__Stored data__

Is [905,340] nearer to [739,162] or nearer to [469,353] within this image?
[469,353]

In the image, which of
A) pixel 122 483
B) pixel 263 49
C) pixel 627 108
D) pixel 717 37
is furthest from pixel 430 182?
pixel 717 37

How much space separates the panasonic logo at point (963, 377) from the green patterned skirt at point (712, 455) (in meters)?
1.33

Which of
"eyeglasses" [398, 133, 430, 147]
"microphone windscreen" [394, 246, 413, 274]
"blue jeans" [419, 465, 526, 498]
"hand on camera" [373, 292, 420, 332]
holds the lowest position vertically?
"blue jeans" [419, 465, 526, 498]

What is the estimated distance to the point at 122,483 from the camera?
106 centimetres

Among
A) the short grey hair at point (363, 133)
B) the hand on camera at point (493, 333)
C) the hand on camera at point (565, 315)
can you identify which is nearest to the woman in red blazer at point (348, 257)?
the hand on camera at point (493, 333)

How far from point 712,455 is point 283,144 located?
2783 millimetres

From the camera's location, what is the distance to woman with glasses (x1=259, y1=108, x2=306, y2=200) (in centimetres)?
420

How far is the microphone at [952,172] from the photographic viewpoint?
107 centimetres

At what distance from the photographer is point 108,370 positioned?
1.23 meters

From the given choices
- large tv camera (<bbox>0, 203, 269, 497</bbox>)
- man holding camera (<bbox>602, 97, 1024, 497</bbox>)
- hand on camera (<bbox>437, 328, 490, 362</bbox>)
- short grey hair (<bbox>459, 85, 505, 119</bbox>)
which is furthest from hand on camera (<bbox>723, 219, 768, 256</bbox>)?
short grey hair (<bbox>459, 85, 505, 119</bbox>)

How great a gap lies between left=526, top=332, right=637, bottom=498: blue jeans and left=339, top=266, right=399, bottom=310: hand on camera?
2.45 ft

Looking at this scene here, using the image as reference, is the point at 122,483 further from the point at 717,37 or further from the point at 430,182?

__What you need to do__
Write out all of the rows above again, switching "woman in red blazer" to "woman in red jacket" and keeping everything else the same.

__Final answer__
Is [905,340] nearer to [739,162] or nearer to [469,353] within this image?
[469,353]

In the image, which of
A) pixel 122 483
B) pixel 263 49
C) pixel 627 108
D) pixel 717 37
is furthest from pixel 430 182?
pixel 717 37

How much space separates the panasonic logo at point (963, 377) from the green patterned skirt at point (712, 455) (in meters)?
1.33

Which of
"eyeglasses" [398, 133, 430, 147]
"microphone windscreen" [394, 246, 413, 274]
"blue jeans" [419, 465, 526, 498]
"hand on camera" [373, 292, 420, 332]
holds the lowest position vertically?
"blue jeans" [419, 465, 526, 498]

What is the estimated distance to the point at 122,483 from the camera?
106 centimetres

Among
A) the short grey hair at point (363, 133)
B) the hand on camera at point (493, 333)
C) the hand on camera at point (565, 315)
can you identify which is nearest to the woman in red jacket at point (348, 257)?
the hand on camera at point (493, 333)

How far from point 712,455 is point 283,144 located?
2783 millimetres

From the camera's location, what is the distance to woman with glasses (x1=259, y1=108, x2=306, y2=200) (in centimetres)?
420

How far is the microphone at [952,172] from the photographic viewpoint?
107 centimetres

At what distance from the photographer is point 108,370 positioned?
1.23 meters

From the given choices
- large tv camera (<bbox>0, 203, 269, 497</bbox>)
- man holding camera (<bbox>602, 97, 1024, 497</bbox>)
- hand on camera (<bbox>437, 328, 490, 362</bbox>)
- short grey hair (<bbox>459, 85, 505, 119</bbox>)
which is furthest from hand on camera (<bbox>723, 219, 768, 256</bbox>)?
short grey hair (<bbox>459, 85, 505, 119</bbox>)

How great a gap lies between left=526, top=332, right=637, bottom=498: blue jeans and left=339, top=266, right=399, bottom=310: hand on camera?
2.45 ft

Looking at this scene here, using the image as reference, is the point at 122,483 further from the point at 717,37 or further from the point at 430,182?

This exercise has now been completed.